Thank you for looking.
featherbottoms


----------



## Michael W. Smith (Jun 2, 2002)

I'll take The Egyptian Book of the Dead. I'm also thinking of some others I may get.


----------



## IMFoghorn (Jan 28, 2012)

I'm interested in a few of the books you offer but I have no idea how to pm you.


----------



## featherbottoms (May 28, 2005)

Michael, I'll put that one aside for you. Just let me know on any others. 

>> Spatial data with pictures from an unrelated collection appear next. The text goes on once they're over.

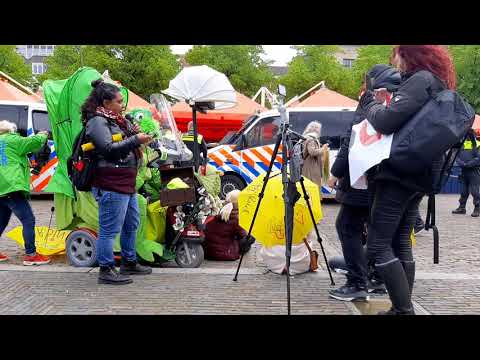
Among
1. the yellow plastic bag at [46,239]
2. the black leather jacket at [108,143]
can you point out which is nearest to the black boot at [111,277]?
the black leather jacket at [108,143]

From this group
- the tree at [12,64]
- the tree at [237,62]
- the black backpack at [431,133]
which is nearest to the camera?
the black backpack at [431,133]

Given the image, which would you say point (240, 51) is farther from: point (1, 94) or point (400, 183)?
A: point (400, 183)

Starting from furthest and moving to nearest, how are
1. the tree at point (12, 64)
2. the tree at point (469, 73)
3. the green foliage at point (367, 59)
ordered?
1. the tree at point (12, 64)
2. the tree at point (469, 73)
3. the green foliage at point (367, 59)

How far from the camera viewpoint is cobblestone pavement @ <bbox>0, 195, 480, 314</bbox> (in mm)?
4078

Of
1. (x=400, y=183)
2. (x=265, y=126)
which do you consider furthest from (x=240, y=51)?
(x=400, y=183)

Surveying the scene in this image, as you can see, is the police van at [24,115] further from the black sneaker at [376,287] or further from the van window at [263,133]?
the black sneaker at [376,287]

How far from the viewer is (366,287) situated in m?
4.41

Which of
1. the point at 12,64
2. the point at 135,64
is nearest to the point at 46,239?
the point at 135,64

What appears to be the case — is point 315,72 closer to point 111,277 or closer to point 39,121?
point 39,121

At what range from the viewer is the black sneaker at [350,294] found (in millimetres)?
4293

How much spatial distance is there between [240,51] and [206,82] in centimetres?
2319

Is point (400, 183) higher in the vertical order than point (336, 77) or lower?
lower

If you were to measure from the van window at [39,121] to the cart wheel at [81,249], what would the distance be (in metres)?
7.33

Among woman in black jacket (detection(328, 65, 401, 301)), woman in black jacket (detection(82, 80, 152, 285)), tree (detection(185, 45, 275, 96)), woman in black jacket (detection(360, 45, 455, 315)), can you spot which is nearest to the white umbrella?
woman in black jacket (detection(82, 80, 152, 285))
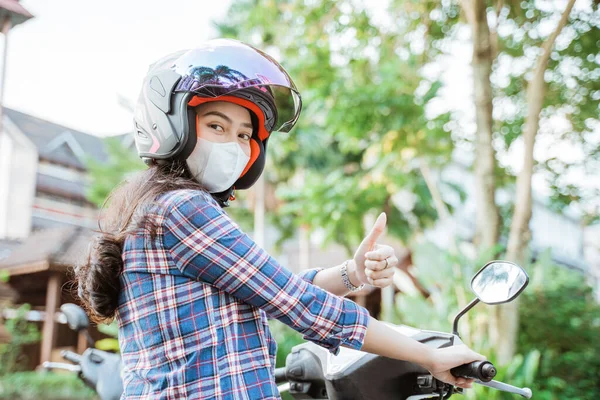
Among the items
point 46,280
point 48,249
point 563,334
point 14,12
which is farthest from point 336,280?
point 46,280

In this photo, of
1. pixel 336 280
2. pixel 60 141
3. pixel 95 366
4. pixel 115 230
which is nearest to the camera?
pixel 115 230

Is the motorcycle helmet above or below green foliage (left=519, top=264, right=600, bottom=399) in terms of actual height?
above

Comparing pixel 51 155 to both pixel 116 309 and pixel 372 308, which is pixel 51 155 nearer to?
pixel 372 308

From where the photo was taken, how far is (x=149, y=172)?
1.56m

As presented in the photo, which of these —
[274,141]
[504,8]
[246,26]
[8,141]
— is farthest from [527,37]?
[274,141]

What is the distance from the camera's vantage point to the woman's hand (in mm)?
1317

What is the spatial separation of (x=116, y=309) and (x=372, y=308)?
1741cm

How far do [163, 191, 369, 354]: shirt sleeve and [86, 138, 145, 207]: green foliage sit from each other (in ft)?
61.6

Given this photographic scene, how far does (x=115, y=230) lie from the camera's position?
143 cm

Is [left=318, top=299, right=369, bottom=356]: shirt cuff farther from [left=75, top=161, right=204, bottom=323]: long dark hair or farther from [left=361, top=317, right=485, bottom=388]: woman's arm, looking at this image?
[left=75, top=161, right=204, bottom=323]: long dark hair

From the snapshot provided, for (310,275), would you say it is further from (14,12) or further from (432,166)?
(432,166)

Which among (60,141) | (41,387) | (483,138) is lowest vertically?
(41,387)

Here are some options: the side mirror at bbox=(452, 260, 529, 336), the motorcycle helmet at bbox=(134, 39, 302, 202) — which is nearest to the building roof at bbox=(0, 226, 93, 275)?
the motorcycle helmet at bbox=(134, 39, 302, 202)

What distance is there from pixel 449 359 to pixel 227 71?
854mm
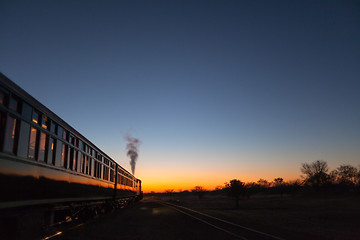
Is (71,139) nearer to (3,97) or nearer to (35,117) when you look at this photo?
(35,117)

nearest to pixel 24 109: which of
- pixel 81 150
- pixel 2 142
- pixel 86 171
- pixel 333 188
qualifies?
pixel 2 142

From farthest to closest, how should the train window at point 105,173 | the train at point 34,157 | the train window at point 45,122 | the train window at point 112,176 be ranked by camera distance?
the train window at point 112,176 < the train window at point 105,173 < the train window at point 45,122 < the train at point 34,157

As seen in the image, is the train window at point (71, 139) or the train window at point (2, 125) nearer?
the train window at point (2, 125)

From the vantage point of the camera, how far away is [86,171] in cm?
1166

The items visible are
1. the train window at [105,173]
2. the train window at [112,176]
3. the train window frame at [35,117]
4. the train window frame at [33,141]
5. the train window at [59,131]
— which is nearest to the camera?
the train window frame at [33,141]

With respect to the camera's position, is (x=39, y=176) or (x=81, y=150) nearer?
(x=39, y=176)

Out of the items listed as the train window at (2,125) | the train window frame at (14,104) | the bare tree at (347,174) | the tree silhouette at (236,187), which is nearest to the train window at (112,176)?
the train window frame at (14,104)

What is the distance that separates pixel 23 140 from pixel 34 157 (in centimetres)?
73

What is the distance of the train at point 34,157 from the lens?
554 cm

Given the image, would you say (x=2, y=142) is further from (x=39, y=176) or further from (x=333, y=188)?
(x=333, y=188)

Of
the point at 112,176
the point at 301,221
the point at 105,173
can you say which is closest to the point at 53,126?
the point at 105,173

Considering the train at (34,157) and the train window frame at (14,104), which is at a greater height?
the train window frame at (14,104)

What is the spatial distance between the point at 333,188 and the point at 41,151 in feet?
253

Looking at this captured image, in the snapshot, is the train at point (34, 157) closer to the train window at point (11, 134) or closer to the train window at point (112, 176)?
the train window at point (11, 134)
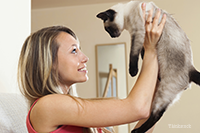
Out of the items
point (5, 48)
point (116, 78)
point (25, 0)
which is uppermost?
point (25, 0)

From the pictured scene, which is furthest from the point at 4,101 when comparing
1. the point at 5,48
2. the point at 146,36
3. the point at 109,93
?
the point at 109,93

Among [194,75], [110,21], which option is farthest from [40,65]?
[194,75]

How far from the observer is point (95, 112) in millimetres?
665

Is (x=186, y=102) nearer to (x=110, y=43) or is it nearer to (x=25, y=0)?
(x=110, y=43)

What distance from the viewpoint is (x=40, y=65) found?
0.82m

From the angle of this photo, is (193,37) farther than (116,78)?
No

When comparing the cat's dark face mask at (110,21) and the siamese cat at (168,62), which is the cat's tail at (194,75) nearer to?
the siamese cat at (168,62)

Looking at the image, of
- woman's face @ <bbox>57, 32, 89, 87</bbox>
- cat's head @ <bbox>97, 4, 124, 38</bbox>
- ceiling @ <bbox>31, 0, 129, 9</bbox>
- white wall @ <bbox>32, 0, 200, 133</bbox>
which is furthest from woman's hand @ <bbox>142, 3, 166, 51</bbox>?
ceiling @ <bbox>31, 0, 129, 9</bbox>

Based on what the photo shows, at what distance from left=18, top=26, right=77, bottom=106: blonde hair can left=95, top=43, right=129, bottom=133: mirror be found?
2308 millimetres

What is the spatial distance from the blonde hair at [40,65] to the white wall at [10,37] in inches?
11.5

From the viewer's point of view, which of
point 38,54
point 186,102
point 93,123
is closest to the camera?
point 93,123

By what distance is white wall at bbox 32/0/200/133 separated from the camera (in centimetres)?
287

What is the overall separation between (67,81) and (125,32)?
2.50m

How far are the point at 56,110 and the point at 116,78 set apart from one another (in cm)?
256
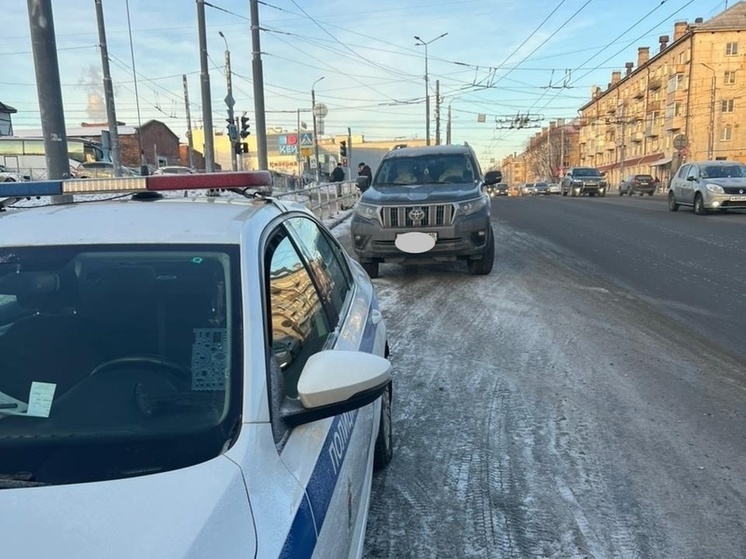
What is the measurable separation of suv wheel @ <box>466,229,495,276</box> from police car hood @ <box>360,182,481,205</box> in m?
0.75

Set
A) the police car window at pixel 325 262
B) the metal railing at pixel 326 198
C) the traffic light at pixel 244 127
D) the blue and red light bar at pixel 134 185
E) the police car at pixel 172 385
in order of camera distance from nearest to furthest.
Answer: the police car at pixel 172 385
the blue and red light bar at pixel 134 185
the police car window at pixel 325 262
the metal railing at pixel 326 198
the traffic light at pixel 244 127

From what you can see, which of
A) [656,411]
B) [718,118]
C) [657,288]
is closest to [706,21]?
[718,118]

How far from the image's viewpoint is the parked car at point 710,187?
55.5ft

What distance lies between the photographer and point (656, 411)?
3.87 m

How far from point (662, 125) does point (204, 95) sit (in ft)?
226

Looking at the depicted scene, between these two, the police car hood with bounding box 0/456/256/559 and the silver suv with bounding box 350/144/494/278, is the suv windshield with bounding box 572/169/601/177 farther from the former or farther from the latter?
the police car hood with bounding box 0/456/256/559

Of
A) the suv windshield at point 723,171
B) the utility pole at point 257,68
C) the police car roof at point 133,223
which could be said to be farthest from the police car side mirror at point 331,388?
the suv windshield at point 723,171

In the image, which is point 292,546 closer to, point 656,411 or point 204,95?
point 656,411

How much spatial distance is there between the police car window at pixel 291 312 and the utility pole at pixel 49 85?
572 centimetres

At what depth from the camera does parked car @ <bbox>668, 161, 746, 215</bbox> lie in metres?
16.9

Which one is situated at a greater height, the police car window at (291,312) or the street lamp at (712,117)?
the street lamp at (712,117)

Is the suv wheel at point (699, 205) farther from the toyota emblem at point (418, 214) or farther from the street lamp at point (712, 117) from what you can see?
the street lamp at point (712, 117)

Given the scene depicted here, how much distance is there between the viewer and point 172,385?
172 cm

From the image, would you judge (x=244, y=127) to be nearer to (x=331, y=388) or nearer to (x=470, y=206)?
(x=470, y=206)
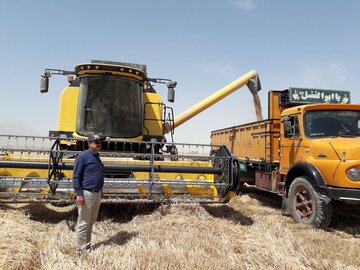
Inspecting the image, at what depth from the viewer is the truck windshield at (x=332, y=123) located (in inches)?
255

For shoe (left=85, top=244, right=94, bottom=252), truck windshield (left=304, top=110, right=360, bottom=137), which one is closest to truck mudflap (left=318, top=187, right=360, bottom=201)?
truck windshield (left=304, top=110, right=360, bottom=137)

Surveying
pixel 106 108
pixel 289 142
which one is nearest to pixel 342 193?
pixel 289 142

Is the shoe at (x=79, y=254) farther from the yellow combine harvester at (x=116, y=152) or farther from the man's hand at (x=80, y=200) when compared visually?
the yellow combine harvester at (x=116, y=152)

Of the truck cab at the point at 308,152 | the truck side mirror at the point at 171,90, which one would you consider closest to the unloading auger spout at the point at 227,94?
the truck cab at the point at 308,152

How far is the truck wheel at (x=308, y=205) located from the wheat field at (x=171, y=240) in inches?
8.4

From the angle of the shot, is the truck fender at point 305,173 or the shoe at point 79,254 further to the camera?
the truck fender at point 305,173

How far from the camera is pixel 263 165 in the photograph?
857cm

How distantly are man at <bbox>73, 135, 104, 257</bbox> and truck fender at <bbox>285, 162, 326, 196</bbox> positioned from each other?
3843 millimetres

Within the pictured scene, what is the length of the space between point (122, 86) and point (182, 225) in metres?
3.58

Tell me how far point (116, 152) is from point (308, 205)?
384 cm

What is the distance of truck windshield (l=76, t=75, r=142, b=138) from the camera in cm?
698

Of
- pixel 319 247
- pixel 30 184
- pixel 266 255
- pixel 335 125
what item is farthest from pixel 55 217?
pixel 335 125

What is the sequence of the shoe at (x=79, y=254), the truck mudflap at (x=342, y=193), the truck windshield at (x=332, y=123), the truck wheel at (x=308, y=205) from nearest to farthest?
the shoe at (x=79, y=254) < the truck mudflap at (x=342, y=193) < the truck wheel at (x=308, y=205) < the truck windshield at (x=332, y=123)

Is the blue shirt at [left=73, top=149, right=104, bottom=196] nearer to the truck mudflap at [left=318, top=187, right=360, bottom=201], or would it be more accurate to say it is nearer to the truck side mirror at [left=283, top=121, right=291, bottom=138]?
the truck mudflap at [left=318, top=187, right=360, bottom=201]
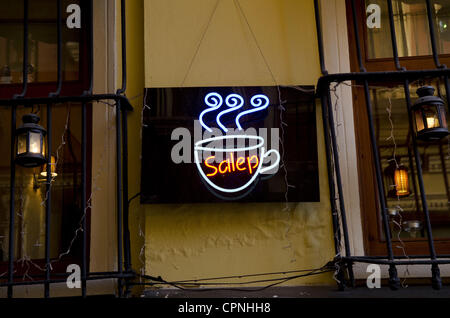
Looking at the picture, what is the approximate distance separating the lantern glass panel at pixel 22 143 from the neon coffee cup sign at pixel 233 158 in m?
1.14

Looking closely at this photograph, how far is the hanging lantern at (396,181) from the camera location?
11.9 ft

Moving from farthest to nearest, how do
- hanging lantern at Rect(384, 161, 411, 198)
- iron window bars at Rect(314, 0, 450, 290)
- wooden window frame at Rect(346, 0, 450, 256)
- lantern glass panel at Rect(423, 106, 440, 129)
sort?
hanging lantern at Rect(384, 161, 411, 198)
wooden window frame at Rect(346, 0, 450, 256)
lantern glass panel at Rect(423, 106, 440, 129)
iron window bars at Rect(314, 0, 450, 290)

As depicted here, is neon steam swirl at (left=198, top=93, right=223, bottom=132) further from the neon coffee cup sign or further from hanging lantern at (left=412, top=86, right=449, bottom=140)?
hanging lantern at (left=412, top=86, right=449, bottom=140)

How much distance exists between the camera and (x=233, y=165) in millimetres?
3383

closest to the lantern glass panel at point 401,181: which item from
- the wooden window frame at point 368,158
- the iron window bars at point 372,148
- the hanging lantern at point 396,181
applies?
the hanging lantern at point 396,181

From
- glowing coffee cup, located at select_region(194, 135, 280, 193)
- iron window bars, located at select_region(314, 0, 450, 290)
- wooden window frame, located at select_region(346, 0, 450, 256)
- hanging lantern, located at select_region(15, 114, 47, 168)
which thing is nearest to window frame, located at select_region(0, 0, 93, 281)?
hanging lantern, located at select_region(15, 114, 47, 168)

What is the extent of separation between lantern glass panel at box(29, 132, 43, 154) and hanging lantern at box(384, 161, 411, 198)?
2.51m

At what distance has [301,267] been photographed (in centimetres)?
342

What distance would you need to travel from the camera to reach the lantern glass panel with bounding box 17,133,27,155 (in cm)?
323

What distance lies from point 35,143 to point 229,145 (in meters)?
1.31

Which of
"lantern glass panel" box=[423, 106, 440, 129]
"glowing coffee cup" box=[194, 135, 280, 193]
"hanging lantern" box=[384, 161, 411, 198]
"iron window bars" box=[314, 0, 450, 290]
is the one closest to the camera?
"iron window bars" box=[314, 0, 450, 290]

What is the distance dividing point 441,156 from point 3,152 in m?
3.48

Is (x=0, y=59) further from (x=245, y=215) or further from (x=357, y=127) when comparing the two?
(x=357, y=127)
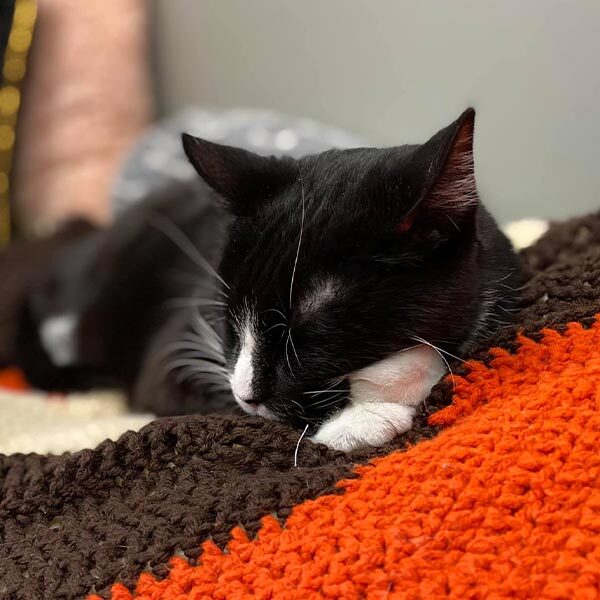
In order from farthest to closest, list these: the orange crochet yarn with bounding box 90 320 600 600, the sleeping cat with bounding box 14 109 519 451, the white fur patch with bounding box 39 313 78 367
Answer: the white fur patch with bounding box 39 313 78 367 < the sleeping cat with bounding box 14 109 519 451 < the orange crochet yarn with bounding box 90 320 600 600

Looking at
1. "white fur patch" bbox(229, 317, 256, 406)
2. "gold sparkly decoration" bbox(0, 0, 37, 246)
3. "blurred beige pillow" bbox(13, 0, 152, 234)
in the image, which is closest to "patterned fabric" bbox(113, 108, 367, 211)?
"blurred beige pillow" bbox(13, 0, 152, 234)

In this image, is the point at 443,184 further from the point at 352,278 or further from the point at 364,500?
the point at 364,500

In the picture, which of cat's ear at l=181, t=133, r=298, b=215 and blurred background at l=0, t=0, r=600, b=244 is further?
blurred background at l=0, t=0, r=600, b=244

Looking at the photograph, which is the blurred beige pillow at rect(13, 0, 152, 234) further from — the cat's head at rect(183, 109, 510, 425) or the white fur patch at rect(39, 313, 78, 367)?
the cat's head at rect(183, 109, 510, 425)

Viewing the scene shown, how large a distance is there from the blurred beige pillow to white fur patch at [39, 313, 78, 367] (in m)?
0.45

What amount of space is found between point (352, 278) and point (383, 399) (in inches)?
6.1

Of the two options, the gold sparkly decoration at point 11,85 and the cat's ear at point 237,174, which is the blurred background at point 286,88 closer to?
the gold sparkly decoration at point 11,85

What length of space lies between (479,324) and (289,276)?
0.24 metres

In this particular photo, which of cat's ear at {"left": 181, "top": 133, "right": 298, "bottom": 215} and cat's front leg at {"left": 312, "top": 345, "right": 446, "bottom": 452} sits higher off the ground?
cat's ear at {"left": 181, "top": 133, "right": 298, "bottom": 215}

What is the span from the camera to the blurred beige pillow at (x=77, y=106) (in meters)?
1.98

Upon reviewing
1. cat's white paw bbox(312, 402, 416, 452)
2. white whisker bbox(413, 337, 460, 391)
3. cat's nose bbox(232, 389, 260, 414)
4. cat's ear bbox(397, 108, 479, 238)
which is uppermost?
cat's ear bbox(397, 108, 479, 238)

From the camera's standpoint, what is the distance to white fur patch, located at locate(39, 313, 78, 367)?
1587mm

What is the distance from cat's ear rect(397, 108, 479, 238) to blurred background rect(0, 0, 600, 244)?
30.9 inches

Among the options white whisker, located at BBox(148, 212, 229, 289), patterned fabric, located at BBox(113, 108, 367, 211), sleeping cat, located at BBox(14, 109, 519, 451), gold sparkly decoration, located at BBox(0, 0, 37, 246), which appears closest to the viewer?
sleeping cat, located at BBox(14, 109, 519, 451)
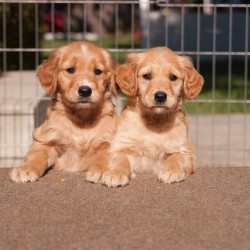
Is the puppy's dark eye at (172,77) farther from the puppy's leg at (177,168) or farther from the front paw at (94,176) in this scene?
the front paw at (94,176)

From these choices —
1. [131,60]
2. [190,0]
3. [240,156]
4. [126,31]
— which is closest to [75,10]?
[126,31]

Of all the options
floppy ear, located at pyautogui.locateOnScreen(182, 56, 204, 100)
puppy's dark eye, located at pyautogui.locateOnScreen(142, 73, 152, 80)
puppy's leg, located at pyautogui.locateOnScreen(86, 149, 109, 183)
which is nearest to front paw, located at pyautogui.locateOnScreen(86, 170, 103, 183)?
puppy's leg, located at pyautogui.locateOnScreen(86, 149, 109, 183)

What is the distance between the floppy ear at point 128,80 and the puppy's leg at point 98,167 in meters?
0.46

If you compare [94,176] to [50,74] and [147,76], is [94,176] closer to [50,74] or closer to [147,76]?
[147,76]

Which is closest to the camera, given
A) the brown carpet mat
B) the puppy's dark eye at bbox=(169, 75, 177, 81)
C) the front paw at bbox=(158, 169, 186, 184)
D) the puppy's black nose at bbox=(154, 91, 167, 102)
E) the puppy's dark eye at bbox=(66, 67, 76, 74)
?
the brown carpet mat

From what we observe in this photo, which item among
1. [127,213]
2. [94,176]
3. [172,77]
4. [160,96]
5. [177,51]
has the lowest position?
[127,213]

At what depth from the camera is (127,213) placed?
384 cm

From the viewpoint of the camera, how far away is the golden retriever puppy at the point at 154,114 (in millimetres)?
4582

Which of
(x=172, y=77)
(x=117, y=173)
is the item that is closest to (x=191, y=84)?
(x=172, y=77)

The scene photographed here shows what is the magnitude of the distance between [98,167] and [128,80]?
67 cm

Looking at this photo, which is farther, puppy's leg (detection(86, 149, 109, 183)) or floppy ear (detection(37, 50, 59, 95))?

IMFoghorn, if you click on my user name you will have an option to "start a conversation" You can also list what you want here and I'll pm you with an amount.

Thanks, ya'll.

fb


----------



## Michael W. Smith (Jun 2, 2002)

Sent a PM for the other books I would like if they are still available.


----------



## featherbottoms (May 28, 2005)

Michael and IMfoghorn, I've replied to both your pm.


----------



## IMFoghorn (Jan 28, 2012)

I got my books today. USPS was a little rough with the box but the books were in excellent condition. 

Thank you,
Doug


----------



## featherbottoms (May 28, 2005)

Hi Doug, Thanks for the note. I'm really glad they got there safe.


----------



## Grace Acres (Aug 5, 2008)

do you still have #13 & #35


----------



## featherbottoms (May 28, 2005)

Grace Acres said:


> do you still have #13 & #35


Yes, I still have both of those. Send me a pm and I'll get you a price.

Thank you.


----------



## Michael W. Smith (Jun 2, 2002)

feather bottoms,
Received my books in the mail yesterday. The box and books were in excellent condition and packed very well. Thanks!
Michael W. Smith


----------



## stickysister (Jul 29, 2020)

Is #34 and #35 and #38 still available? I deleted fb and am going to have a lot of extra time on my hands.


----------